If you’re looking to mimic the Gerard Butler workout, keep in mind that that became his full-time job. Working out with two trainers everyday, on top of a few hours of sword technique and fighting is not something I would recommend for anyone. It even took its’ toll on Butler who admitted in his interview with Men’s Health to taking an 8-month leave of absence from the gym. He needed it! So while I think the Spartan Workout is definitely worth trying, I also think a real man knows his limits and should respect his body.
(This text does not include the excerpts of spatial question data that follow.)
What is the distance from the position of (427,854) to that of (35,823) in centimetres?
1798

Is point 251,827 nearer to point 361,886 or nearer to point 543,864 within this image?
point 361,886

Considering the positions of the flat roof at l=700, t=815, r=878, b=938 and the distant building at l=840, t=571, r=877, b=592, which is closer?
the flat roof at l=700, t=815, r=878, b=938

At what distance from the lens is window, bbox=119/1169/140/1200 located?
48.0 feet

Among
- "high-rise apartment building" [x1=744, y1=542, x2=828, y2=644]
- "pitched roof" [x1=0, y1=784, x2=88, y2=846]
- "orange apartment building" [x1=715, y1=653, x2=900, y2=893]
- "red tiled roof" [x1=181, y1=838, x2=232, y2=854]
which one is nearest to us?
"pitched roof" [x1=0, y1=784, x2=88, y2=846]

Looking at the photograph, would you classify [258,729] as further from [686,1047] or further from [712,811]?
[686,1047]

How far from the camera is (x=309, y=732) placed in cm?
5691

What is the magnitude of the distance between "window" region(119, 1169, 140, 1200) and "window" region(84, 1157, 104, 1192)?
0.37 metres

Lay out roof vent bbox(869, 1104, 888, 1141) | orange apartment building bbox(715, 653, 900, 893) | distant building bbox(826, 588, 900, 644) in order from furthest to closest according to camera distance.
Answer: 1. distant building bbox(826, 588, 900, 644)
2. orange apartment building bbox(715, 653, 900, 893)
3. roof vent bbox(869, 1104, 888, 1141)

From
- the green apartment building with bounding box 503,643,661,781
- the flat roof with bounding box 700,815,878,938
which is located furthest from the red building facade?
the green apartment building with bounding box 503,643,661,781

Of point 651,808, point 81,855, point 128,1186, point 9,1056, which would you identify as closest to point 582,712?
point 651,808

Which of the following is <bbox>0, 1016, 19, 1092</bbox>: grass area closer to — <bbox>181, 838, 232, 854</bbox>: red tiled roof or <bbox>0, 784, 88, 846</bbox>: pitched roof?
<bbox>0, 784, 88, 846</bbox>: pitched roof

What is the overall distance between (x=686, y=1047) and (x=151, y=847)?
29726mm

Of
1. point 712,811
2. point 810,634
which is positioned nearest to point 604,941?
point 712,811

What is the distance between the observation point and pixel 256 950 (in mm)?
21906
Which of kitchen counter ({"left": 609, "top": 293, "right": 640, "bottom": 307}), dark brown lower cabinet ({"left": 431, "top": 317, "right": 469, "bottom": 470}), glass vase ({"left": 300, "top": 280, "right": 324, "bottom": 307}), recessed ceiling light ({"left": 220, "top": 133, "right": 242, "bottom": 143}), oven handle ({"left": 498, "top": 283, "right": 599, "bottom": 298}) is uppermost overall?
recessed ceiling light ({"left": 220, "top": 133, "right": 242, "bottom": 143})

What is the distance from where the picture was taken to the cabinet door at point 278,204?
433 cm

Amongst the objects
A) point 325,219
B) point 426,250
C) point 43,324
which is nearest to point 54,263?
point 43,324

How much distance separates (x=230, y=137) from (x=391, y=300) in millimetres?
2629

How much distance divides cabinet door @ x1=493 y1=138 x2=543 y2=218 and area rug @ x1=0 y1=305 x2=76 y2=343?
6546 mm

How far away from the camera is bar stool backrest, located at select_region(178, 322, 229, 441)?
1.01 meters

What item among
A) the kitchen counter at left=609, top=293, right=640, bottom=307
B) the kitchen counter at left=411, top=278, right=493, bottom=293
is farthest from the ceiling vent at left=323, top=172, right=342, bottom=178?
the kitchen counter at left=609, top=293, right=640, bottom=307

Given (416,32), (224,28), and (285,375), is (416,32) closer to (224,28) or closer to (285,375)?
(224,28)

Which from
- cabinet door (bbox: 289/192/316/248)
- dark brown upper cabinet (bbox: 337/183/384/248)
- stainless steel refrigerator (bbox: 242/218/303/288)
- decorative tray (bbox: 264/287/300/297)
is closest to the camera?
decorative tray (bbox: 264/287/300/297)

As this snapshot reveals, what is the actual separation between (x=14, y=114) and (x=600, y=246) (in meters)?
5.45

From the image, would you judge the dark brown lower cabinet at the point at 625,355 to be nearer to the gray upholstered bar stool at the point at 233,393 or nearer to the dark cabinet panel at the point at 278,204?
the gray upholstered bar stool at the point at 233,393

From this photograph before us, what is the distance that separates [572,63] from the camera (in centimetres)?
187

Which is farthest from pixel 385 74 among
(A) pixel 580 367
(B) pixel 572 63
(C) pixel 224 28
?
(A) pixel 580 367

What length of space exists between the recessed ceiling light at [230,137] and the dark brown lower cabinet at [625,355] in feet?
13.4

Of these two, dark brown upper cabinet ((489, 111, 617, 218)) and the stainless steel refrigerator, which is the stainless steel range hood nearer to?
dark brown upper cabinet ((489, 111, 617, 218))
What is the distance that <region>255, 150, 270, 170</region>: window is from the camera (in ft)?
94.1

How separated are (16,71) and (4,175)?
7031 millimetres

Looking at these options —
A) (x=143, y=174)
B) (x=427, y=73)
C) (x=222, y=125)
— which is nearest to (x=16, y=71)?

What does the Gerard Butler workout look like today? He typically hits the gym 4 times per week, but credits his current physique to his diet. During his interview, Butler stated: ”My diet is still never quite as scheduled as I wish it were, but now I try to eat vegetables and chicken instead of burgers and fries like I used to.” I have been in this industry a long time and I can say with confidence that a good physique is built in the gym, a phenomenal physique is built in the gym and the kitchen. Let’s take a look at these two key components:
IN THE GYM:
There really is no magic exercise routine or new move that is going to get you the brawn that Butler has. Building a spartan physique is about how you perform your reps, and how consistent you are with your workouts. If you’re looking to put on mass, I recommend incorporating an explosive movement with each rep (a pumping action of the targeted muscle) and selecting a weight that will take you failure on the final rep. (Think 1 second explosive contraction followed by 3-4 seconds steady extension). If you’re looking to build more definition and muscle density, slow and steady wins the race. (Think 3-4 second steady contraction followed by 3-4 seconds steady extension). Better yet, alternate between the two each month to create both size and density.
IN THE KITCHEN:
While the gym work will give you an ideal chest, arms, and legs, great abs are made in the kitchen. Truth is, we all have a six-pack…we have to in order to help protect our internal organs…some of us just never find it because we don’t get our body fat levels low enough. You can do crunches until the cows come home, but you’ll never ever crunch your way to a great set of abs. Abs are revealed through cardio and diet. If you have a lot of fat to lose, incorporate 5 days of cardio for 30 minutes each day and nail your nutrition! Focus your diet around lean proteins (chicken, eggs, fish), healthy fats (coconut oil, olive oil, nuts and seeds) and non-starchy fruits and vegetables (berries, melons, leafy greens, and cruciferous vegetables). Say adios to refined flour and sugar.